We return to the Monkey King, only this time the story doesn't pick up with Monkey—it begins with an introduction to the four monks who, in ancient times, actually became legends.
The fourth one, Wong Lai-Tsao, is the important one—at least for Monkey's story.
Unlike the other monks, Wong Lai-Tsao isn't exactly special. He can't really meditate, fast, or preach.
But he is generous, and amazingly so. Every morning he picks fruit from an orchard and then shares the food with the homeless on the edge of town, and every afternoon he tends to their wounds.
Wong Lai-Tsao does this even though he gets a ton of abuse from these people.
One day one of the vagrants asks him why he does what he does in a really rude way.
Wong Lai-Tsao, totally calm and unfazed, just tells the vagrants that he's just like them, not worthy of anymore love, but Tze-Yo-Tzuh finds it in his heart to love him anyway, so how could he not respond in the same way?
Now that is a good answer, according to the vagrant.
Then—pow—the vagrants disappear and in their place stand three emissaries of Tze-Yo-Tzuh.
It turns out that Tze-Yo-Tzuh was testing Wong Lai-Tsao to see if he was right for a mission, and indeed he is.
The mission is this: Wong Lai-Tsao has to deliver three packages to the west with a star to guide him. (By star, we mean the celestial kind, not the Miley Cyrus kind.)
The journey will be dangerous, full of temptations of the flesh and monsters who are into eating monks, but Wong Lai-Tsao accepts the mission anyway. He's Tze-Yo-Tzuh's guy, you see.
In addition, Wong Lai-Tsao will get three disciples to travel with him. The first one is a monkey god… you know where this is going right?
So Wong Lai-Tsao starts his mission and travels for forty days before he happens upon the Monkey King trapped under the rocks.
Wong Lai-Tsao begs the Monkey King to free himself from the rocks so that he can give Wong Lai-Tsao a hand with those packages he's been carrying (you try carrying three big packages for forty days straight… it's not like Wong Lai-Tsao's got a FedEx van).
Monkey still has a pretty big chip on his shoulder, so he yells at Wong Lai-Tsao for talking to him without addressing Monkey's supreme status.
Wong Lai-Tsao, as unflappable as ever, tells Monkey that he's supposed to be Wong Lai-Tsao's disciple, so he should stop being a fool and get free.

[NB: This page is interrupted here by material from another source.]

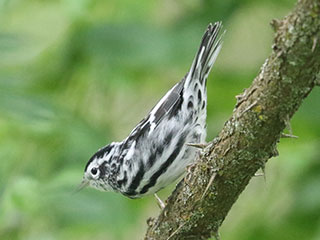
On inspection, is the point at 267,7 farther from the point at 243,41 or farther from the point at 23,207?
the point at 23,207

Of course Monkey's practically exploding with anger because Wong Lai-Tsao hasn't even acknowledged the fact that Monkey is trapped under a mountain of really heavy rocks.
But Wong Lai-Tsao's got an answer for that: he tells Monkey that Monkey's not in his true form and that returning to his true form will free him.
That doesn't help Monkey because, as Monkey points out, a curse on the mountain prevents him from practicing his kung-fu.
But Wong Lai-Tsao has an answer for that too: he says that returning to one's true form doesn't take kung-fu, it frees up his kung-fu.
If you're like what? then you're not alone—Monkey's kind of in the same spot. In fact, he doesn't know how to reply to that.
Monkey then points out that there are demons behind the monk.
Wong Lai-Tsao says he knows, which is why he hopes Monkey will help him out soon.
Monkey's okay with just chilling under the rock and letting the demons eat Wong Lai-Tsao.
Wong Lai-Tsao gives Monkey a final warning, that he's Monkey's last chance at freedom, and then a demon spears Wong Lai-Tsao.
He kind of sputters to Monkey that finding one's true identity within Tze-Yo-Tzuh's will is really the highest of all freedoms.
Does that sound like a bunch of ridiculousness to you? It does to Monkey, which is why he snarkily asks if Wong Lai-Tsao's true identity is to be the demons' supper.
Even though Wong Lai-Tsao's about to be roasted over a fire and eaten, he manages to respond with a pretty snarky comment himself: Is Monkey's true identity to be a prisoner under a rock for the rest of eternity?
That kind of shuts Monkey up.
After he sees that the demons really are about to roast Wong Lai-Tsao, Monkey finally can't take it anymore and breaks out of the rocks to save Wong Lai-Tsao.
He beats up the demons and even farts in one of the demons' faces.
After he's done with them, he frees Wong Lai-Tsao, calls him master (yep, Monkey's definitely changed), and offers to fly him to the nearest town.
But Wong Lai-Tsao doesn't want to take any shortcuts, although he does ask Monkey to carry the packages and—more importantly—take off his shoes. Shoes won't be necessary on this journey, he tells Monkey.
So Monkey leaves with Wong Lai-Tsao as his faithful servant until the end.